Categorization is Not a Fact
Having a label does not make it a fact. It just helps us communicate. We all agree a plant with bark, roots, branches and leaves is called a tree. We do this to improve and simplify our communication. When I need to tell the fireman my cat is stuck in a tree I don’t have to have to say, “If you look between those green petals you can see my cat sitting on the long brown wooden arm coming out of that vertical wooden pole.” Similarly, we can discuss an employee by their generation to make it easier to communicate, but we can not assume that every person in that generation will act the way we have personally defined that generation.

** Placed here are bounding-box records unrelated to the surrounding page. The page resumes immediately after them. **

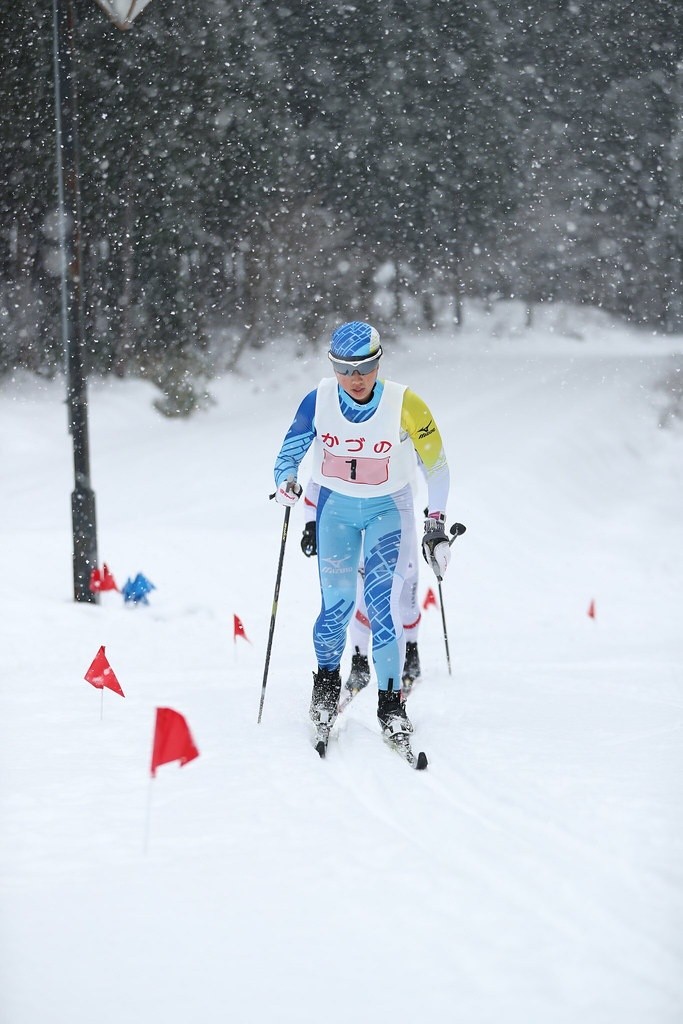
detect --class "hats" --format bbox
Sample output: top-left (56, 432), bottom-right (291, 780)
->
top-left (330, 321), bottom-right (380, 357)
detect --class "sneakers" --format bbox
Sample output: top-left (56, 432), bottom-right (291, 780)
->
top-left (377, 689), bottom-right (413, 736)
top-left (401, 642), bottom-right (421, 680)
top-left (347, 656), bottom-right (370, 689)
top-left (310, 667), bottom-right (342, 726)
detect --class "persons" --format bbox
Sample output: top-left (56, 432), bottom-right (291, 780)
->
top-left (274, 321), bottom-right (450, 742)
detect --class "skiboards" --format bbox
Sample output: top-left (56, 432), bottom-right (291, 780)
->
top-left (337, 688), bottom-right (412, 715)
top-left (313, 730), bottom-right (428, 771)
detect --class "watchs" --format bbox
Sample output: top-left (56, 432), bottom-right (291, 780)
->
top-left (428, 511), bottom-right (446, 524)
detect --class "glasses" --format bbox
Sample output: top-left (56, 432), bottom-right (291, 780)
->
top-left (328, 346), bottom-right (382, 375)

Categorization is Built on Assumptions
We decide what we categorize by – age, skin tone, gender – and then create our own assumptions about those groups. All of this is personal and based on our own perception, bias, and experience. It is not absolute. It is not unmoving. As we gain more data and experience, our categorizations may change, our perceptions may change. Everything is based on our assumptions at that time. A better choice is to encourage thinking to be more flexible, inclusive, and expansive.
Categorization Only Looks at a Slice
People are not two-dimensional. We are not only our role of mother, daughter, sister, writer, or consultant. We are not only ourselves on our best behavior. We also have rough days or days we act in less-than-ideal ways. Categorization is like a scientific experiment. Experiments are made in controlled environments. They are in heat or cold, inside or outside. What is found to be true in the experiment is only true in those specific conditions. Same goes for us. How we appear in our work environment may be very different than we appear out with friends. To be categorized by one role or another only gives a slice of who we are.
As you go through your day, see if you can become aware of how you classify people, choose to let go of your labels, and seek to understand each person as an individual. Not only will this help us to come together, but it also makes for much more fascinating and multifaceted interactions.